EXCERPT TO READ:
......

# Got Our CD!!!



## martemchik (Nov 23, 2010)

My boy Rooney and I got our CD and our RA this weekend. I'm really proud of the CD as he is my first dog and just over 2 years of age. It took us 3 trials to get 3 legs and we finished 1st in each one. This time around we were the only ones to qualify out of the group of 3 dogs. The trial was on our training grounds at the German Shepherd Dog Club of Wisconsin. Really fun to do it in front of all our friends/fellow classmates and also outdoors!

Now onto Open!


----------



## Jag (Jul 27, 2012)

Congrats!! How exciting!!


----------



## KatsMuse (Jun 5, 2012)

:congratulations:


----------



## Franksmom (Oct 13, 2010)

Congrats!!!! 
Open is fun you'll love training for it, dont' forget about the Grad. Novice class it's a great way to help train for the Open class.


----------



## selzer (May 7, 2005)

Great!!! Congratulations!


----------



## Shade (Feb 20, 2012)

Congratulations!! That's awesome


----------



## PatchonGSD (Jun 27, 2012)

Congrats!


----------



## robk (Jun 16, 2011)

great job!


----------



## Shaolin (Jun 16, 2012)

Congrats!


----------



## Castlemaid (Jun 29, 2006)

Good job!


----------



## Kayos and Havoc (Oct 17, 2002)

......

DATASET CONTENT:

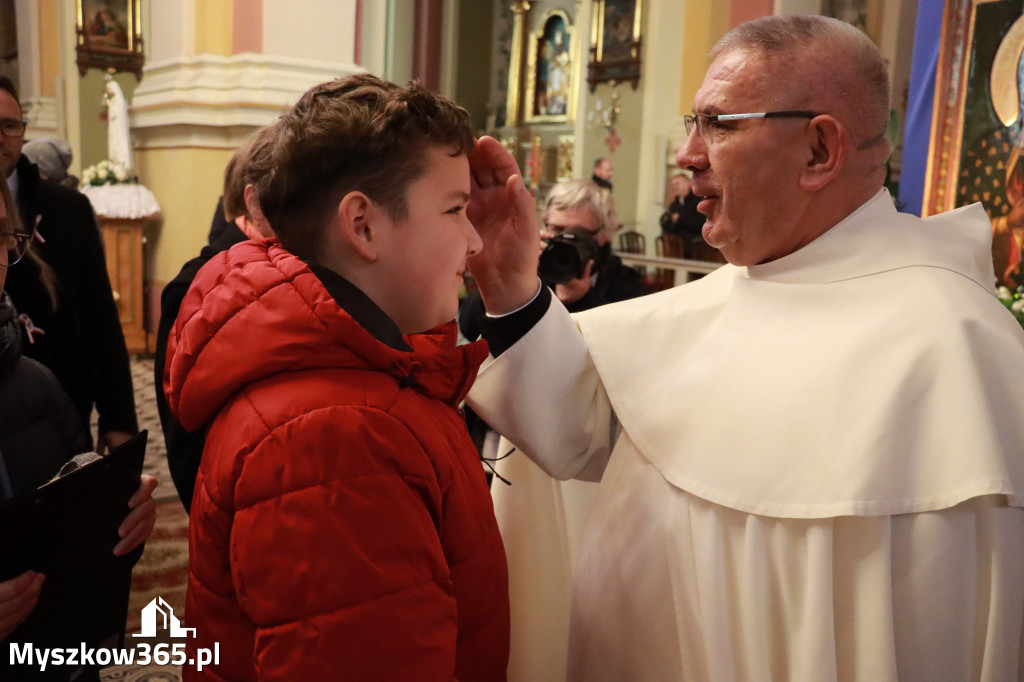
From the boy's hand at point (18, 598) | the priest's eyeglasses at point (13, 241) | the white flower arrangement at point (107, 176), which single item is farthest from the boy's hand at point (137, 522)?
the white flower arrangement at point (107, 176)

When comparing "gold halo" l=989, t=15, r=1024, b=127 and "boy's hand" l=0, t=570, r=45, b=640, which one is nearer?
"boy's hand" l=0, t=570, r=45, b=640

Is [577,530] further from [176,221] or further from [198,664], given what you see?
[176,221]

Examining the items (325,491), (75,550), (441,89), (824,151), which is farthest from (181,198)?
(325,491)

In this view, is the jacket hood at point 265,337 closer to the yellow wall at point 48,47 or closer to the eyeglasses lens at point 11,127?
the eyeglasses lens at point 11,127

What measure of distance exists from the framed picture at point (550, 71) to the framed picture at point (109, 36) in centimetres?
560

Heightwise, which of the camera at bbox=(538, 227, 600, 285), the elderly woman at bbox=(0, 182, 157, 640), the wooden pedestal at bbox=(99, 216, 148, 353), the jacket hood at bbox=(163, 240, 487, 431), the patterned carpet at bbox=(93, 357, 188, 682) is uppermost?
the jacket hood at bbox=(163, 240, 487, 431)

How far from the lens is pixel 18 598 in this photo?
1233mm

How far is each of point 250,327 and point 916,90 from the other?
4.87 m

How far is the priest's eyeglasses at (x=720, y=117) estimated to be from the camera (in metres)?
1.56

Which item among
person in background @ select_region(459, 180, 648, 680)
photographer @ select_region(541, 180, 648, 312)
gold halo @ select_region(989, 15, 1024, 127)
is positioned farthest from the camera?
gold halo @ select_region(989, 15, 1024, 127)

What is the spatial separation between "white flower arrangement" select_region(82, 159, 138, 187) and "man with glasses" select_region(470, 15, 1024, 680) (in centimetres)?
762

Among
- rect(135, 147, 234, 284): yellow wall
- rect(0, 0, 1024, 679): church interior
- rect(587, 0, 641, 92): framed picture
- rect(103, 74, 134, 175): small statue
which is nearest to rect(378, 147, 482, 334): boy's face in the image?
rect(0, 0, 1024, 679): church interior

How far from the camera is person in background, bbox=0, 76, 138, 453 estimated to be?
263cm

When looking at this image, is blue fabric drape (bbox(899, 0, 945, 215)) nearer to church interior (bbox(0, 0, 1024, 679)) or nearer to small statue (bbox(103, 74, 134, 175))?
church interior (bbox(0, 0, 1024, 679))
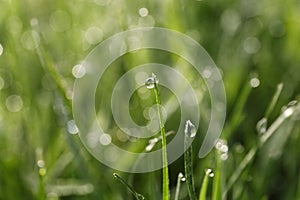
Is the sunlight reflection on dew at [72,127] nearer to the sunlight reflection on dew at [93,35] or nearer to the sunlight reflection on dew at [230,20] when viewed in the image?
the sunlight reflection on dew at [93,35]

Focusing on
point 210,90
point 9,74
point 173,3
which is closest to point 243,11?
point 173,3

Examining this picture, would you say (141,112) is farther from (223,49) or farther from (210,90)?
(223,49)

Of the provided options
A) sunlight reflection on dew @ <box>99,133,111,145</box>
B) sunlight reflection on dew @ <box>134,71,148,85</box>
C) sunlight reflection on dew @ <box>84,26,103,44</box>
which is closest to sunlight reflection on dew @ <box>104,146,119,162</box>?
sunlight reflection on dew @ <box>99,133,111,145</box>

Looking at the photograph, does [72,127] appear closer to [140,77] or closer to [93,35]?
[140,77]

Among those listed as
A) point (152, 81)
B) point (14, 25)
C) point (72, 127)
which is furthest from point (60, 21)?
point (152, 81)

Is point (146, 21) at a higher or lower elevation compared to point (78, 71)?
higher

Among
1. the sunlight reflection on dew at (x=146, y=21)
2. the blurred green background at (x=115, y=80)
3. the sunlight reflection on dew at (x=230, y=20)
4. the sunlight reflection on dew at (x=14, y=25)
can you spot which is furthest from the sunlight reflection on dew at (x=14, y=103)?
the sunlight reflection on dew at (x=230, y=20)

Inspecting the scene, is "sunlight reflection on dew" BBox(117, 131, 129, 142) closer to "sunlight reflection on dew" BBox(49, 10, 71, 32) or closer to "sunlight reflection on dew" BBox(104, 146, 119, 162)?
"sunlight reflection on dew" BBox(104, 146, 119, 162)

......

DIRECTIVE A:
Using the forum thread about Rooney's CD title, answer each question:
(i) How many trials did it take Rooney to earn 3 legs?
(ii) Where was the trial held?
(iii) Which class does Franksmom suggest to help train for Open?
DIRECTIVE B:
Decide whether each statement agrees with the forum thread about Rooney's CD title, and quote the words that settle it:
(i) Rooney is the poster's second dog.
(ii) Rooney took first place in each of his trials.
(iii) The trial was held indoors.
DIRECTIVE C: Pick up the forum thread about Rooney's CD title at its final line and keep it going.

RESULT A:
(i) 3 trials.
(ii) On their training grounds at the German Shepherd Dog Club of Wisconsin.
(iii) The Grad. Novice class.

RESULT B:
(i) No: "he is my first dog"
(ii) Yes: "we finished 1st in each one"
(iii) No: "and also outdoors!"

RESULT C:
That is fabulous!!! I love obedience, Open is a lot of fun too.


----------



## JanaeUlva (Feb 5, 2011)

Congrats! That is super great!


Sent from my iPhone using PG Free


----------



## msvette2u (Mar 20, 2006)

Congrats!


----------



## Wolfgeist (Dec 4, 2010)

Congrats!! I hope I will be sharing your happiness on a new CD title by the end of next month.


----------



## dogfaeries (Feb 22, 2010)

Congratulations!!!!


----------



## vomlittlehaus (Aug 24, 2010)

Congratulations!! I remember doing the same with Yoko. If you like, you can keep trialing in novice B. You rack up points and can get your name listed in the GSD Review. Yoko and I did that two years in a row. Placed in the top 10. Have fun training for open too!


----------



## Zeeva (Aug 10, 2010)

Hey I know you  
Congratulations!
Let's partay!!!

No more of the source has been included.